For those who may not be aware of it yet, The Reasoner is wonderful, interdisciplinary, monthly publication devoted to matters that fall largely within the sphere of formal logic and research on reasoning. Because the focus is so often on formal methods this may not seem, at first, to be the kind of thing that most argumentation theorists naturally would be inclined to look at, but I find it often contains vignettes, short articles, and interviews that ofter serious food for thought to those with interests in informal logic, argumentation, and critical thinking.

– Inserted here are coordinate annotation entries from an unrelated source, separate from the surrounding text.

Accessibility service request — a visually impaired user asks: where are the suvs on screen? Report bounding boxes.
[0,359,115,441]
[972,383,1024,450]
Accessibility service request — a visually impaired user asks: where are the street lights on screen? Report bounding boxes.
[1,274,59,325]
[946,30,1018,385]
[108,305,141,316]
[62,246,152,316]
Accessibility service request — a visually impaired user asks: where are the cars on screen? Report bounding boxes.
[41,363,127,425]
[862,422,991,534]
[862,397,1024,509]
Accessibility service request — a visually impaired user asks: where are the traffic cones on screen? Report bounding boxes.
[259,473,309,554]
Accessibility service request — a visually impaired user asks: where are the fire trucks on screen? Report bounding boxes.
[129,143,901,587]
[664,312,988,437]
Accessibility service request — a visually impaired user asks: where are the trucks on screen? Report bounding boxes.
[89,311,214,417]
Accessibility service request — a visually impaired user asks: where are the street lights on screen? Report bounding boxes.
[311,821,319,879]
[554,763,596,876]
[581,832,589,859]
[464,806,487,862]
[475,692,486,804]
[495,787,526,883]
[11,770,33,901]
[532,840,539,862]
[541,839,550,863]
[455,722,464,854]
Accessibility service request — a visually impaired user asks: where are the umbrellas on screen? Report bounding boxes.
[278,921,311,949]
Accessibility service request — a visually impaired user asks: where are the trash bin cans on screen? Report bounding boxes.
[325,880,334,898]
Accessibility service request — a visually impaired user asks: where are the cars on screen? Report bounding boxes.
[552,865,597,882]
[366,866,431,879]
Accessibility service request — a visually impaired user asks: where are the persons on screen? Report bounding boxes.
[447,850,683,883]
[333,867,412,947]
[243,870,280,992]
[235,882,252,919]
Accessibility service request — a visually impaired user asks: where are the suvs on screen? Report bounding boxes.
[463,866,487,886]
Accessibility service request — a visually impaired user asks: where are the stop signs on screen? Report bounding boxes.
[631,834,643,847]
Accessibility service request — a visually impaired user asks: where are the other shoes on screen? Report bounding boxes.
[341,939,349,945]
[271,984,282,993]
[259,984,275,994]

A case in point is the most recent issue (vol. 5 no. 11), which contains a fascinating interview with mathematical logician Wilfrid Hodges and a sharp little essay attacking the distinction between critical and creative thinking by A. Minh Nguyen. (Readers of this blog may recall similar ruminations offered in this post from April of 2010). To whet your appetite, here’s a quote from the Hodges interview:
I have no patience at all with the view of Kant, followed by Frege and some modern writers, that logic studies how we ought to think and psychology studies how we do think. A logician can tell you that if you reason by rule X, then you will sometimes find yourself deducing false conclusions from true premises. It does follow that if you want never to deduce false conclusions from true premises, you ought not to use rule X. So for example you ought not to use rule X in a research paper in pure mathematics. But in real life, where time and memory are often limited and premises are often dubious in one way or another, rule X might be for practical purposes exactly what you need. One of the major achievements of logic of the last fifty years is to start taking seriously the constraints under which we reason, and the different aims that we can have in our reasoning. This expansion of logic gives many openings for collaboration between logicians and cognitivists [i.e. cognitive scientists].
The interview moves from considerations like this one to a discussion of the relationship between logic and cognitive science, and includes an interesting discussion of the logic of the medieval Arab philosopher Ibn Sina.
The Reasoner is an open access publication. Its present and past issues as well are all downloadable in .pdf format free of charge.